SELON
[T480--TABLE-D-ACCES-AUX-ARTICLES-DU-TITRE-480]
LIVRE IV
REGLES
RELATIVES A L’ACTE DE CONSTRUIRE ET A DIVERS MODES D’UTILISATION DES SOLS
TITRE VIII
INFRACTIONS
Art. L.480-1. Les infractions aux
dispositions des titres Ier, II, III, IV et VI du présent livre sont constatées
par tous officiers ou agents de police judiciaire ainsi que par tous les
fonctionnaires et agents de l’Etat et des collectivités publiques
commissionnées à cet effet par le maire ou le ministre chargé de l’urbanisme
suivant l’autorité dont ils relèvent et assermentés. Les procès – verbaux
dressés par ces agents font foi jusqu’à preuve du contraire.
Les
infractions visées à l’article L.480-4 peuvent être constatées par les agents commissionnés
à cet effet par le ministre chargé des monuments historiques et des sites, et
assermentés, lorsqu’elles affectent des immeubles compris dans un secteur
sauvegardé ou soumis aux dispositions de la loi du 31 décembre 1913 sur les
monuments historiques ou de la loi du 2 mai 1930 relative aux sites qu’elles
consistent, soit dans le défaut de permis de construire, soit dans la non –
conformité de la construction ou des travaux au permis de construire accordé (Loi n° 2001-44 du 17 janvier 2001. Art 11) .« Il en est de même des infractions aux prescriptions
établies en application de l'article 2 de la loi no 2001-44 du 17 janvier 2001
relative à l'archéologie préventive. »
.Lorsque l’autorité administrative et, au cas où il est
compétent pour délivrer les autorisations, le maire ou le président de
l’établissement public de coopération intercommunale compétent ont connaissance
de l’infraction de la nature de celles que prévoient les articles L. 160-1 et
L. 480-4, ils sont tenus d’en faire dresser procès – verbal.
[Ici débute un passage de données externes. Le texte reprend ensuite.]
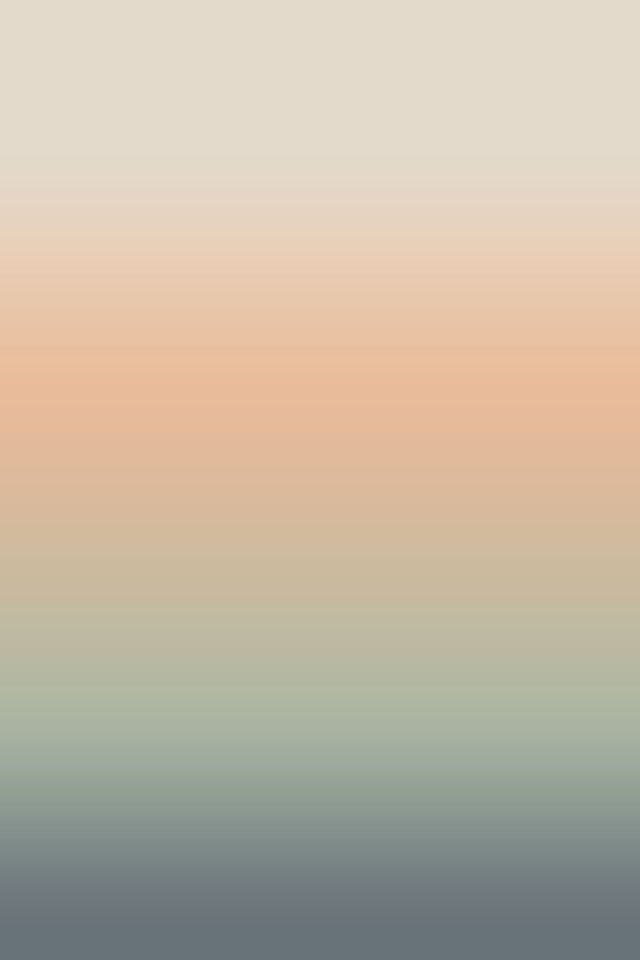 Ombre light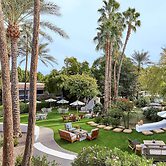 The Scott Resort & Spa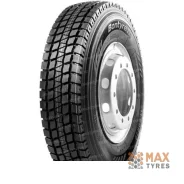 Bontyre BT-310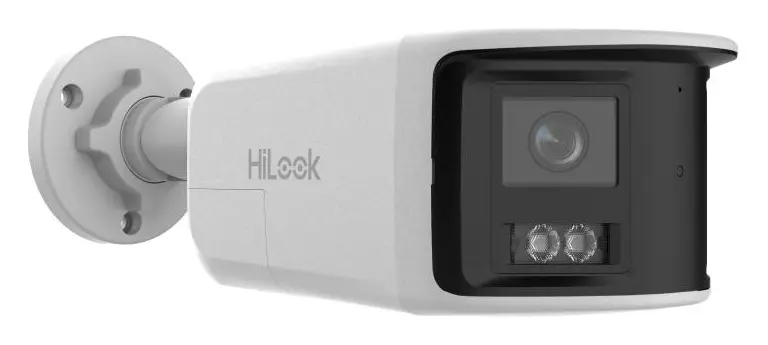 HiLook IPC-CFW06-P Kablosuz IP Kamera — görsel 4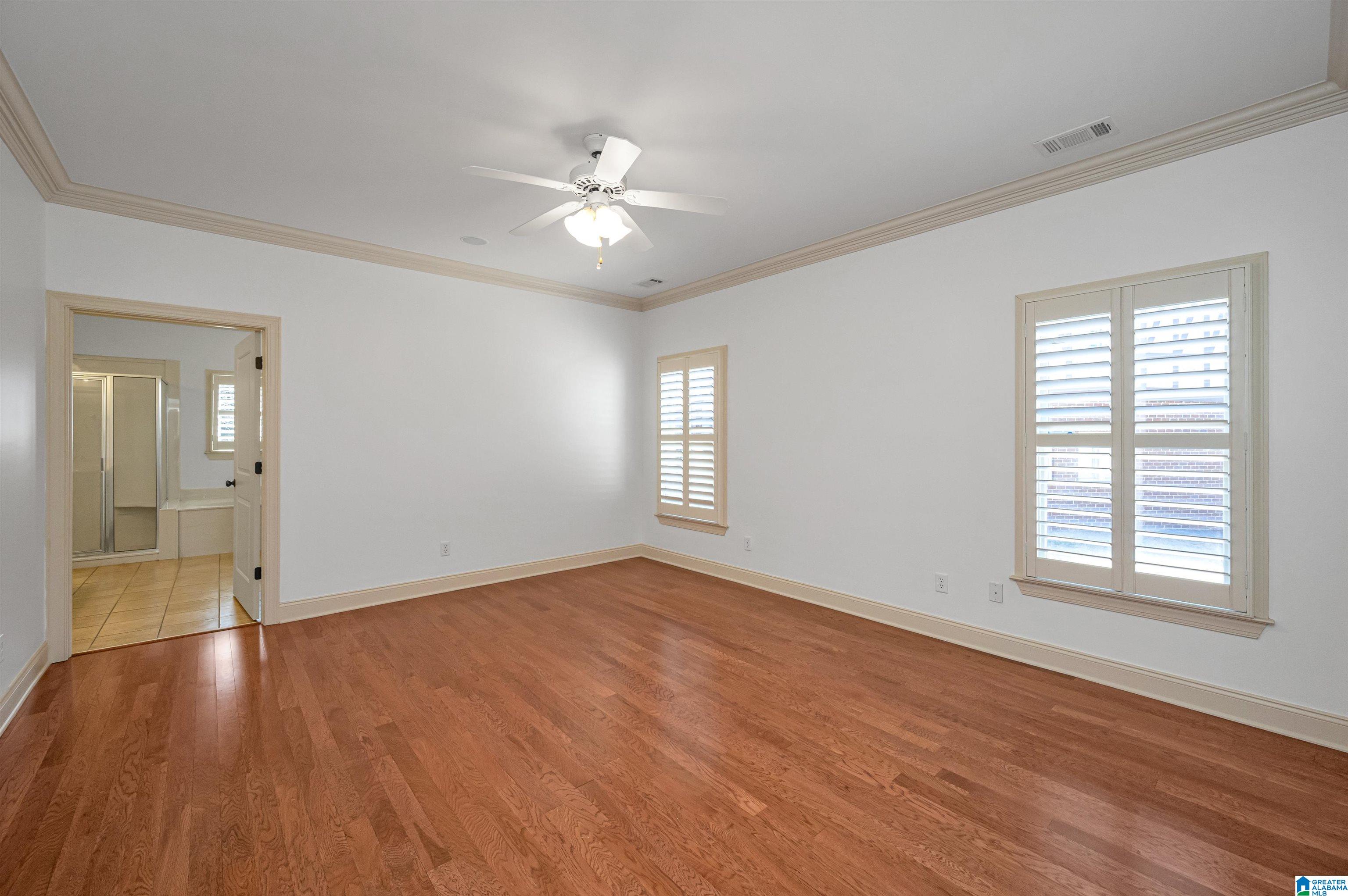 2307 Freestone Ridge Cove Birmingham, AL 35226 - Photo 22 of 40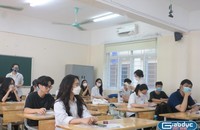 TT 22 không còn quy định điểm trung bình năm, quy chế thi tốt nghiệp cần bổ sung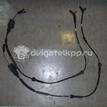 Фото Датчик ABS задний  LR024208 для Land Rover Range Rover {forloop.counter}}
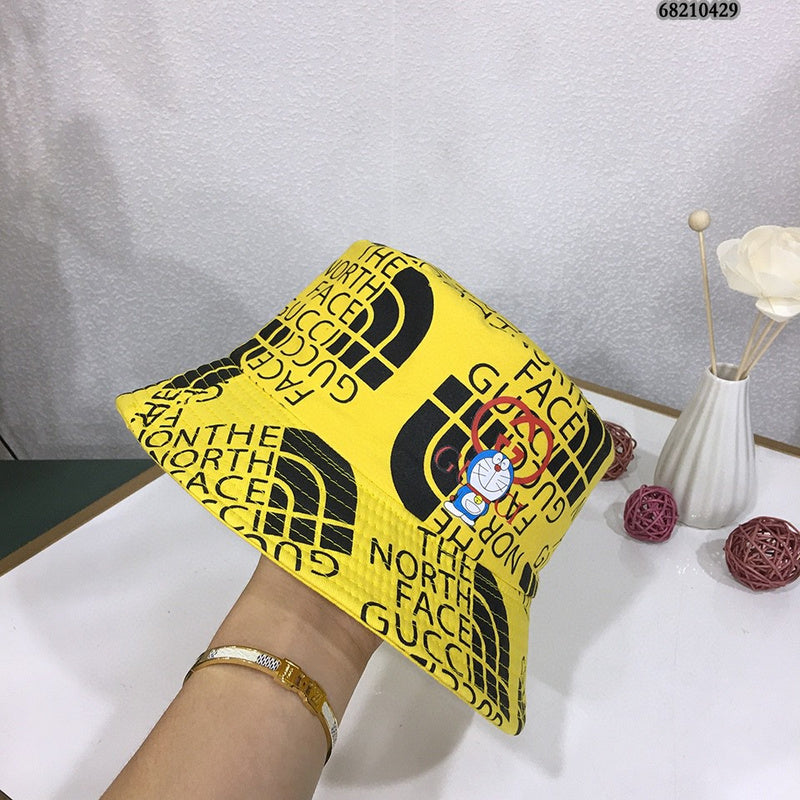 Luxurious Totes - Latest - 11026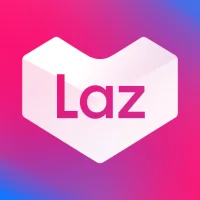 Lazada 7.7 | Lucky Sulit Deals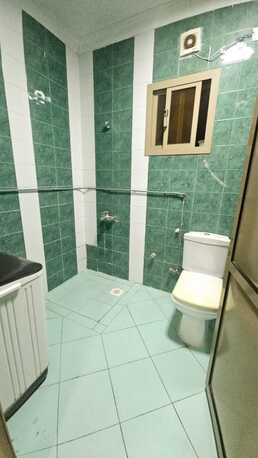 Adliya, Apartments/Houses, BHD 180/month,  Furnished,  Studio,  Fully Furnished Studio Flat For Rent With Ewa Unlimited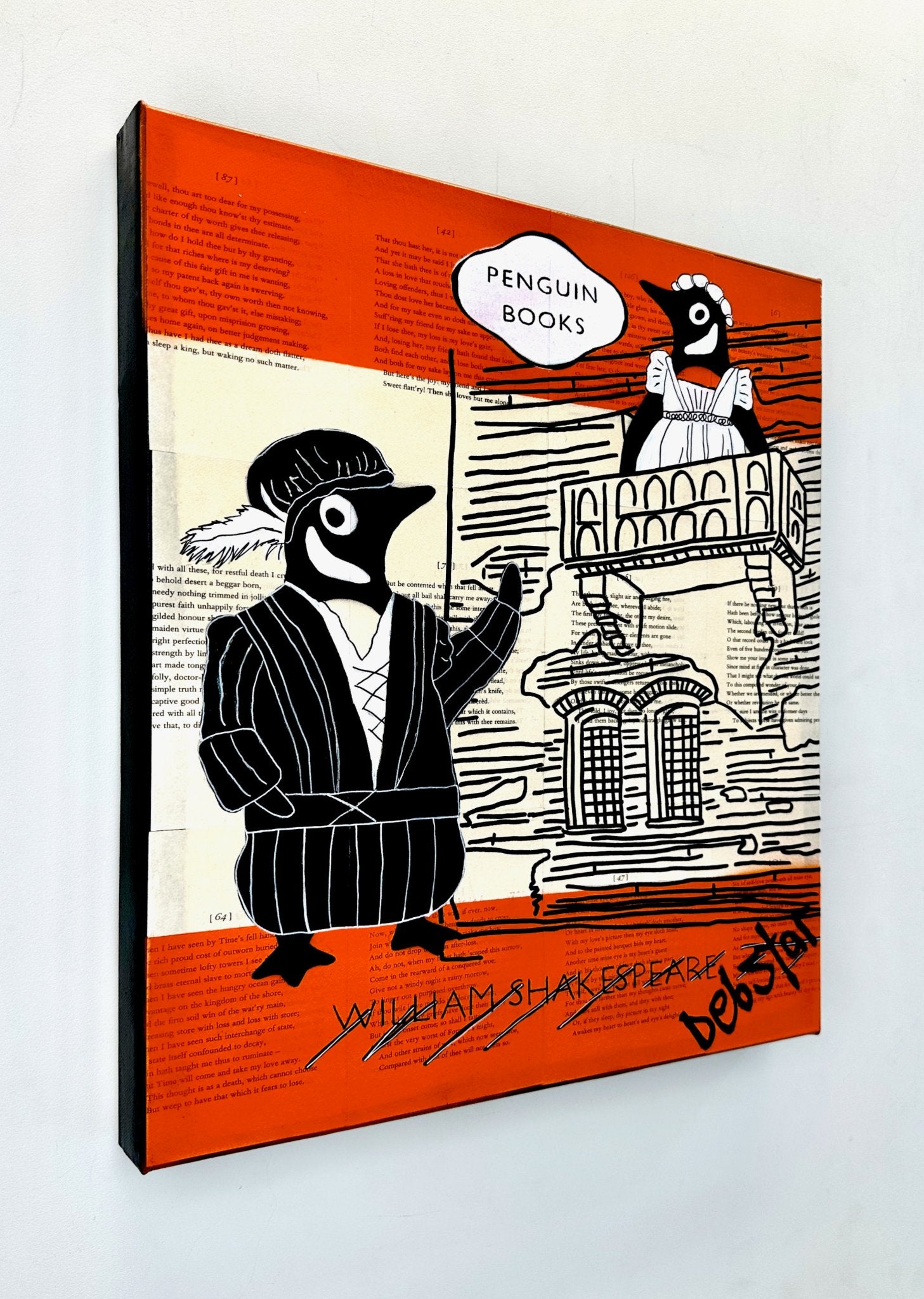 69164a62e1b8ea140711df10_penguin-books-romeo-and-juliet-shakespeare-pop-art-deborah-lang-art-urban-canvas-3_1770247578047.jpg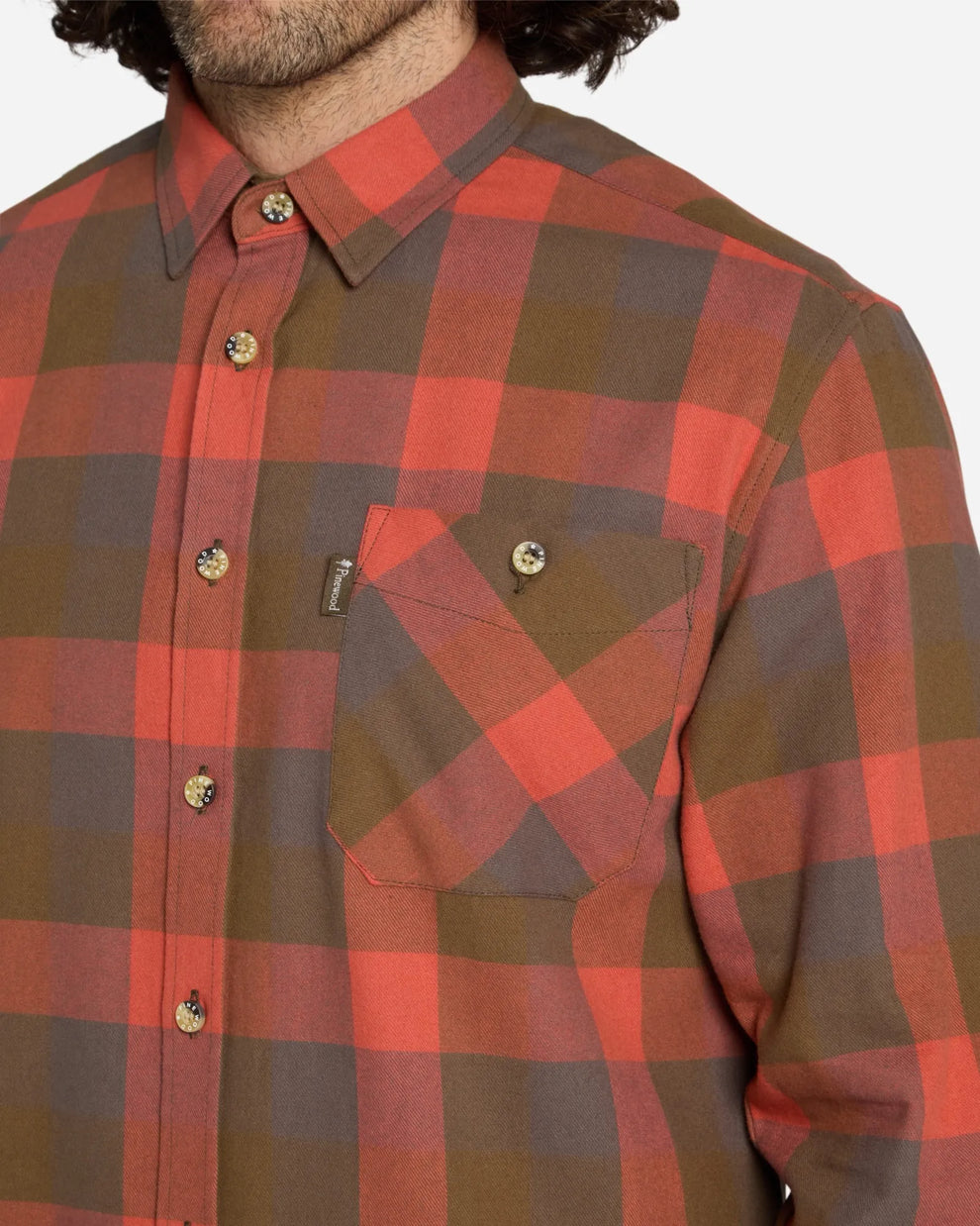 7531-540-20_Pinewood®-Wildmark-Flannel-Shirt-Ms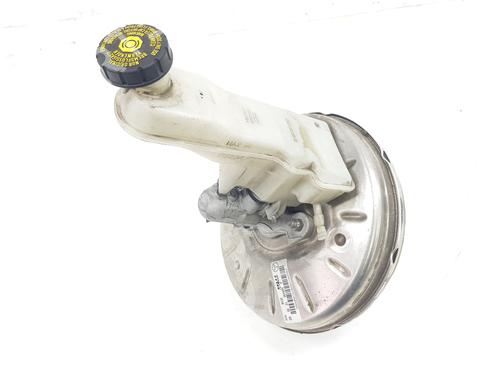 Used Servo brake MERCEDES-BENZ B-CLASS Sports Tourer (W246, W242) B 180 CDI / d (246.212) (109 hp) 32866488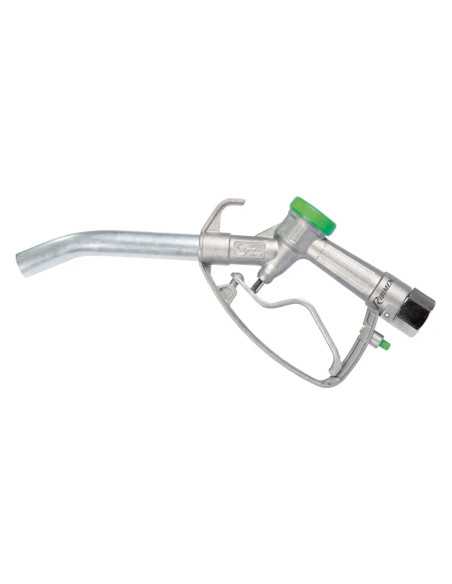 PISTOLA PER TRAVASO COMBUSTIBILI - RIBIMEX | Utensili Store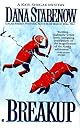Breakup (Kate Shugak Mysteries (Paperback))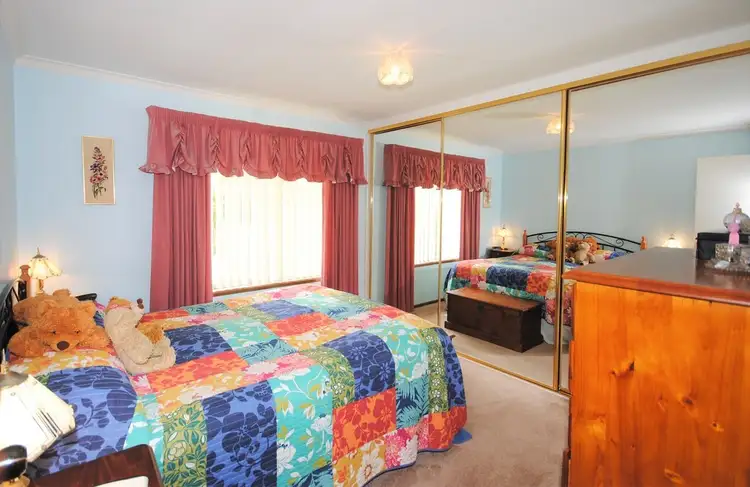 Fifth view of Homely house listing, 39 Swan Street, Bagdad TAS 7030
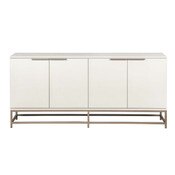 Rebel Sideboard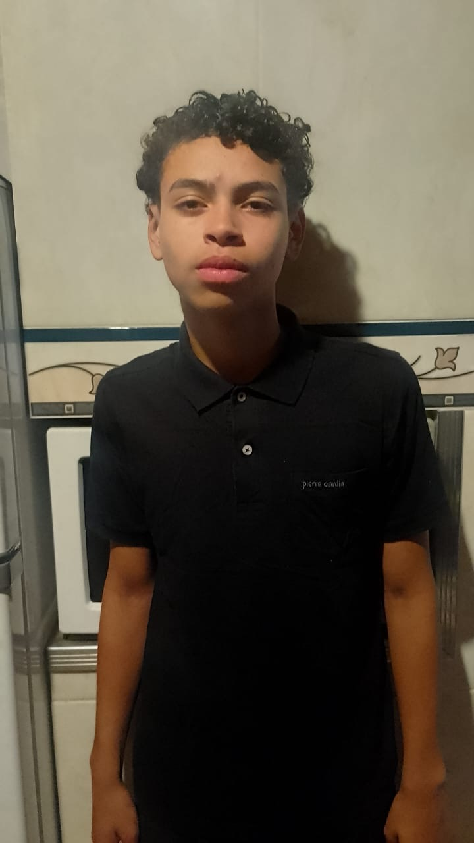player img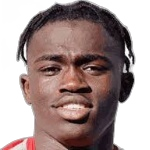 Momodou Lion Njie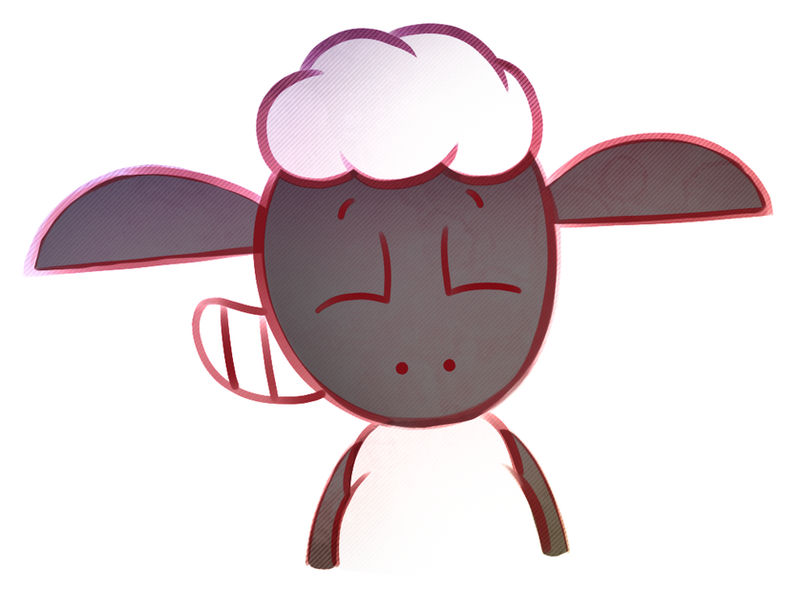Shaun By Puccafangirl On Deviantart Shaun By Puccafangirl On Deviantart
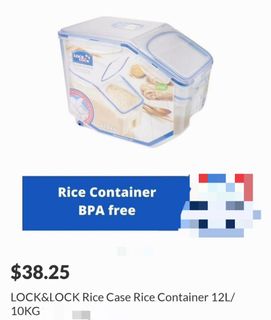 (Category: ) located in . Submitted by bishanclearance (Listing ID 1282768725, Image 1). Description: .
Copie du procès – verbal constatant une infraction est
transmise sans délai au ministère public.
Toute association agréée de protection de l’environnement
en application des dispositions de l’article L. 252-1 du Code rural peut
exercer les droits reconnus à la partie civile en ce qui concerne les faits
constituant une infraction à l’alinéa premier du présent article et portant un
préjudice direct ou indirect aux intérêts collectifs qu’elle a pour objet de
défendre.
La commune peut exercer les droits reconnus à la partie
civile, en ce qui concerne les faits commis sur son territoire et constituant
une infraction à l’alinéa premier du présent article.